Here are the most important trends shaping the current environment (2024–2026):
1. Shift towards higher value-added manufacturing
Bulgaria is no longer competing only on low costs; it is moving up the value chain. Manufacturing still contributes around 22% of value added, but is increasingly tech-intensive. Companies are investing in automation, precision engineering, and complex production. There is a visible decline in low-skill, labour-heavy processes. This aligns Bulgaria more closely with Central European industrial models (e.g.
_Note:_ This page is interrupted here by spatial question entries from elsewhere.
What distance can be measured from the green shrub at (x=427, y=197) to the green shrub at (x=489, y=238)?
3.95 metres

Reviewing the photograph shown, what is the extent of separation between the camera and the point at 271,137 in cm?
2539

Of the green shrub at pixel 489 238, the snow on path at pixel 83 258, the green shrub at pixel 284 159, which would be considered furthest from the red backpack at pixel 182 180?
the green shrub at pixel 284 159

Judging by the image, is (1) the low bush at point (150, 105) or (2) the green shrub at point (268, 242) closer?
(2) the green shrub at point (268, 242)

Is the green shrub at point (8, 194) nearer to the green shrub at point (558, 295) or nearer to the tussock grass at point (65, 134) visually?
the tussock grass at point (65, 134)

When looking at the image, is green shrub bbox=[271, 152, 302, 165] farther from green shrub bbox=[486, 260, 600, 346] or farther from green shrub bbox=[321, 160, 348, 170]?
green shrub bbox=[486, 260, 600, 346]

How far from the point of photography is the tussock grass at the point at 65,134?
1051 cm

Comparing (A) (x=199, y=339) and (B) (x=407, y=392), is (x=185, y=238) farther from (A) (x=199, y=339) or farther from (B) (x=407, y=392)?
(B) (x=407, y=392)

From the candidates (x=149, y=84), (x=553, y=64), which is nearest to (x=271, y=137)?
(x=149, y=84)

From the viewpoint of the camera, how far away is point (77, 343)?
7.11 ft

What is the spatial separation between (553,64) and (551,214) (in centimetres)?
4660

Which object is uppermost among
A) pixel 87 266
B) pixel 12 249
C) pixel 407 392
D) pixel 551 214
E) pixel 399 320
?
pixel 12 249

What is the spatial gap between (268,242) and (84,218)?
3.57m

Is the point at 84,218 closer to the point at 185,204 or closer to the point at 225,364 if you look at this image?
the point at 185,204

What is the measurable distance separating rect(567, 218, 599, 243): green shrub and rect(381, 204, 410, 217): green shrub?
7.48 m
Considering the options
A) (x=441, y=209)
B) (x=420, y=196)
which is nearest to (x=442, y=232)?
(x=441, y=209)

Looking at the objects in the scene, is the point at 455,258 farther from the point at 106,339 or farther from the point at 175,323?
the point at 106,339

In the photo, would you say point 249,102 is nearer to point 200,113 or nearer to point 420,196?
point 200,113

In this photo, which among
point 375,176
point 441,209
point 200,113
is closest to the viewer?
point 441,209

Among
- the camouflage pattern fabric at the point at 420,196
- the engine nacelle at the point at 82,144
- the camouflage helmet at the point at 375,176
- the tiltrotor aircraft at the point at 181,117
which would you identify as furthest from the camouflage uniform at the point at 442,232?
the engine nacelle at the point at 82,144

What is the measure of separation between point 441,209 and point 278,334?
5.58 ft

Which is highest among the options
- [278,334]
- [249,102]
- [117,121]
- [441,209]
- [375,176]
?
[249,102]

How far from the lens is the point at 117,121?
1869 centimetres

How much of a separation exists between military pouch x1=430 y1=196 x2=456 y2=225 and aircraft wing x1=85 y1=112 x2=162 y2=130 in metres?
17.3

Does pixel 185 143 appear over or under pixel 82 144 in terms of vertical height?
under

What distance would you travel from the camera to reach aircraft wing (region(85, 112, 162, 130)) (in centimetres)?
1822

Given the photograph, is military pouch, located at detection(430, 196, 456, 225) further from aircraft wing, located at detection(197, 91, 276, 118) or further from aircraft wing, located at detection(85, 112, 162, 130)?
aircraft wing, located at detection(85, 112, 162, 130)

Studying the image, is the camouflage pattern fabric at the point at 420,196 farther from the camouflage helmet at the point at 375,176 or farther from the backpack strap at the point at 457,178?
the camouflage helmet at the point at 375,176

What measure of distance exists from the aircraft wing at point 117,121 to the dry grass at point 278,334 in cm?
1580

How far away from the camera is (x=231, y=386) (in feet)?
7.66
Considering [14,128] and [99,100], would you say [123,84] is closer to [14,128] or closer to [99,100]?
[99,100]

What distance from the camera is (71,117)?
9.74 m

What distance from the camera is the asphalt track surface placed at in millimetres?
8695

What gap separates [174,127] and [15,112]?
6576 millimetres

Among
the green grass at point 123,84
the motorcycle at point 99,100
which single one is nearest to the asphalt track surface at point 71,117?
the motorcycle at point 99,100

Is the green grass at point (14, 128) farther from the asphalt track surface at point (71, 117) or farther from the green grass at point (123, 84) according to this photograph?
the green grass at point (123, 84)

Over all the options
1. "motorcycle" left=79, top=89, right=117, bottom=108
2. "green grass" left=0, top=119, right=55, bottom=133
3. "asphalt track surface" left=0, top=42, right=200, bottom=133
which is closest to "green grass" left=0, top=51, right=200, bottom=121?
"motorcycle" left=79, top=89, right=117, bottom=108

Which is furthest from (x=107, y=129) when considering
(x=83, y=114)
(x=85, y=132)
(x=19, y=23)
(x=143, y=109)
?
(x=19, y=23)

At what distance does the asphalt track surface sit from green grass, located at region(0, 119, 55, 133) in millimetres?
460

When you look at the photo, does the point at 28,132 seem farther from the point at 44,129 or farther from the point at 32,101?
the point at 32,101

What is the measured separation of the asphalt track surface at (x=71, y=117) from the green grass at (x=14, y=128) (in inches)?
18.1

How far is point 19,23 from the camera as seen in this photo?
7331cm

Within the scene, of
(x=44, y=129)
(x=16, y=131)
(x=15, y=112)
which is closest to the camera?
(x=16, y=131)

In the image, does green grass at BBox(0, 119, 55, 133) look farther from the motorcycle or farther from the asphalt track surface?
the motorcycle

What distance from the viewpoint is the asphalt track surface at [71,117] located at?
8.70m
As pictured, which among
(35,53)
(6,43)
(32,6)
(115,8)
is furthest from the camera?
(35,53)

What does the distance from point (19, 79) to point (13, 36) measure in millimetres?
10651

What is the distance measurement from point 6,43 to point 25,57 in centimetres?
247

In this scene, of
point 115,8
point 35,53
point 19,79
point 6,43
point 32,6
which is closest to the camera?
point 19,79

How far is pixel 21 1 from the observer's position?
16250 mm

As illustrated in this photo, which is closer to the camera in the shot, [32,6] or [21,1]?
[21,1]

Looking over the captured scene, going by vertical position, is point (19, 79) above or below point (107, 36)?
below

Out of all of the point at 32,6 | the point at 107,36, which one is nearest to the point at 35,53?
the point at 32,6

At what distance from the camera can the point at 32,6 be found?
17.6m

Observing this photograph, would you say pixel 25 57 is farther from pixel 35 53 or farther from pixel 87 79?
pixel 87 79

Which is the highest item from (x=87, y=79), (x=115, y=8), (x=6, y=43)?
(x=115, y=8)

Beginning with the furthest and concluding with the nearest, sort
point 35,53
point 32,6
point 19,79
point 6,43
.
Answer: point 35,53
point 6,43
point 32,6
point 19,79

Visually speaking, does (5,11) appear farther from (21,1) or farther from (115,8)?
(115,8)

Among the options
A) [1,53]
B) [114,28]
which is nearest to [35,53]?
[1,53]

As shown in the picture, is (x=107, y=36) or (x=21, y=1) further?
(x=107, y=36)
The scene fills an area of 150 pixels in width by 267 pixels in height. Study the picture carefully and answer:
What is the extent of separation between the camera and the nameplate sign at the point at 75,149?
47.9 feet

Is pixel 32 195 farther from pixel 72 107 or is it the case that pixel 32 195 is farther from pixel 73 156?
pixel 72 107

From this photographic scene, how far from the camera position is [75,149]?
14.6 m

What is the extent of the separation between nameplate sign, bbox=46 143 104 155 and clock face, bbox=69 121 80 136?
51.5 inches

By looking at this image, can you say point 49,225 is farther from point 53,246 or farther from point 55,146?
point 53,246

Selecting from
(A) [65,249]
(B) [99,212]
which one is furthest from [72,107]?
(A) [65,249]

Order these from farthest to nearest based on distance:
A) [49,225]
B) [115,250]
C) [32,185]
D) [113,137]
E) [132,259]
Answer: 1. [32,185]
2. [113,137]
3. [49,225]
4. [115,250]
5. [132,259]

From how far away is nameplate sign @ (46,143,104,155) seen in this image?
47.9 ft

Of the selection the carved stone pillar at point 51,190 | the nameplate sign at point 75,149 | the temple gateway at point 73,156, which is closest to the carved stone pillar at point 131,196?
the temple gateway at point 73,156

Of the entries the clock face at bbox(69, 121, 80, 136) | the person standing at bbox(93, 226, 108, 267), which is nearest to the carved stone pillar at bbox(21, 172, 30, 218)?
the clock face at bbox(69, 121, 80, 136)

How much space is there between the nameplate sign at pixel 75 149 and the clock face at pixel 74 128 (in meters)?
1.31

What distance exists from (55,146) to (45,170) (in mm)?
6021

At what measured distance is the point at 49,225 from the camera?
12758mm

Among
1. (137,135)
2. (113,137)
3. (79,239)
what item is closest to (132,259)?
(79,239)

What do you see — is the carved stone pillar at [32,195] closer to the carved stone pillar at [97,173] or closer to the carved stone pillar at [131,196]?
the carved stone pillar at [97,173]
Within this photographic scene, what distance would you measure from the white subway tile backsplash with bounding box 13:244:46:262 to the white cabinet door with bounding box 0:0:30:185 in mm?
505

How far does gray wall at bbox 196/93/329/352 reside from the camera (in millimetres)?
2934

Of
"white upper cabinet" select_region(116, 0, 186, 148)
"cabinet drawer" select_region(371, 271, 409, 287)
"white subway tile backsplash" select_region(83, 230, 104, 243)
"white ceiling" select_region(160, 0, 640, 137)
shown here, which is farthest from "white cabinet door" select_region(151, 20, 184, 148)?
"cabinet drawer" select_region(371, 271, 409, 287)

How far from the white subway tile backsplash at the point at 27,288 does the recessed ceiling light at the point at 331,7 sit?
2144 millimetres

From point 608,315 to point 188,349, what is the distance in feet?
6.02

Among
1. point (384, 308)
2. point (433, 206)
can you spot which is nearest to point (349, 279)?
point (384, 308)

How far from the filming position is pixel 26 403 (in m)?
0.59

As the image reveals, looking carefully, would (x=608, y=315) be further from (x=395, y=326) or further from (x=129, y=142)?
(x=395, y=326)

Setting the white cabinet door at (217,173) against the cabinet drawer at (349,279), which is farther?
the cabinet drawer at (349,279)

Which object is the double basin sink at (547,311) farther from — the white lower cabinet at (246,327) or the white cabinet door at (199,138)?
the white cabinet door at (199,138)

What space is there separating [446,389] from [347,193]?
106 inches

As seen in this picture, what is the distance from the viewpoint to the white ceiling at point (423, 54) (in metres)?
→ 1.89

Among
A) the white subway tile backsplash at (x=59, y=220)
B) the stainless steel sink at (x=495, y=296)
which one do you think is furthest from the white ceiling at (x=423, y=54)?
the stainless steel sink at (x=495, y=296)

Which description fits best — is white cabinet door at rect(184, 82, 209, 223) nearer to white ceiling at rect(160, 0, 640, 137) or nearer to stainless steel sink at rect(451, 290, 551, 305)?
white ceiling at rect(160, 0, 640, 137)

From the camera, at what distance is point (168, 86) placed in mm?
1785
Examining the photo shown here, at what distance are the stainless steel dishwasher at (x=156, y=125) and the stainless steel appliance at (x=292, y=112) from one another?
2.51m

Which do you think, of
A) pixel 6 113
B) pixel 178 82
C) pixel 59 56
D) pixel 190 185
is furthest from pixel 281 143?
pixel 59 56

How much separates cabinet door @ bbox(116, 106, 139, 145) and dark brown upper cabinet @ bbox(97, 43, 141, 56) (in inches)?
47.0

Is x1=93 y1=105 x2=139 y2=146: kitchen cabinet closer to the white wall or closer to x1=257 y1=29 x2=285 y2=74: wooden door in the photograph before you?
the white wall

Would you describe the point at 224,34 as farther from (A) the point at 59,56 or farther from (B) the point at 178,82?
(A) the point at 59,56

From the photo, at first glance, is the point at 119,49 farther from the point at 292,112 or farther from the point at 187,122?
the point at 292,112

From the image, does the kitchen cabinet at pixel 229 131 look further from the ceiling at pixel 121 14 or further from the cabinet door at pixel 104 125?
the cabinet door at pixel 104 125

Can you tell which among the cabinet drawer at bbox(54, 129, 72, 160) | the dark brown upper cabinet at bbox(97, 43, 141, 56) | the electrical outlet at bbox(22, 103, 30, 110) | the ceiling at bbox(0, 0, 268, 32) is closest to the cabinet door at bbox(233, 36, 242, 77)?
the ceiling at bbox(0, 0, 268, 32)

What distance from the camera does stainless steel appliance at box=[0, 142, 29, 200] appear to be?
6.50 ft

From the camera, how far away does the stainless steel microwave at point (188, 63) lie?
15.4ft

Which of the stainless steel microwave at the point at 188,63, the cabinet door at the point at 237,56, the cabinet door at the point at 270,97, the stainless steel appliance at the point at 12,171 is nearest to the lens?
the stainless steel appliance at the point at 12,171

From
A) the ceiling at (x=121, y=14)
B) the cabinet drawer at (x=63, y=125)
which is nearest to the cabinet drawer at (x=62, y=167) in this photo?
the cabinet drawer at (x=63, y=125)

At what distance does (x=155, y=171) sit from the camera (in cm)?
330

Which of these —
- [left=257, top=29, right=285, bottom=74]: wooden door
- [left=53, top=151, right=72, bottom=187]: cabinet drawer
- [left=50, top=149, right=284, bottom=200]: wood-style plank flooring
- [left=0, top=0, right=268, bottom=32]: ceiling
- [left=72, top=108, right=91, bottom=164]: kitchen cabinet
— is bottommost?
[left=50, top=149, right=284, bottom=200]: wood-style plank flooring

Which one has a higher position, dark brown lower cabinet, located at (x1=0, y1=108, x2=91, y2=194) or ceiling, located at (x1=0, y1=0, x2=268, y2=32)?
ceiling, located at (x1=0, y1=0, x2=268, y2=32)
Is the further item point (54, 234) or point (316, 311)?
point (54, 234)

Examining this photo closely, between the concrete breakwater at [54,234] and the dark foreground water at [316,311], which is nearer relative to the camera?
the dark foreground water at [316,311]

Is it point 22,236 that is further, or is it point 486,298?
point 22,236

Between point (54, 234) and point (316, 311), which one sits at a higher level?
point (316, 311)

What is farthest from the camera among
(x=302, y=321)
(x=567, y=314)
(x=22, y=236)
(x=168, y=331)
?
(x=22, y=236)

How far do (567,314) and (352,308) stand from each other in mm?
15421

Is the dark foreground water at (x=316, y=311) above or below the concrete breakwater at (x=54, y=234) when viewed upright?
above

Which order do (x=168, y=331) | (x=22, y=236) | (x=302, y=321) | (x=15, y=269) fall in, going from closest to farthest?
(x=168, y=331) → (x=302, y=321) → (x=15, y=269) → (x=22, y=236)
Czechia, Slovakia), rather than purely low-cost outsourcing hubs.
2. Automation and robotics adoption
Industrial automation is expanding steadily in Bulgaria, where industrial robot installations continue to grow (by about 8% in 2025).
Use cases are expanding beyond factories into logistics and warehouses, agriculture (e.g. agri-robots), service applications, and more.
However, growth is slowing slightly, as many SMEs still lag due to cost and skills gaps, and, as a result, automation is happening, but unevenly across sectors.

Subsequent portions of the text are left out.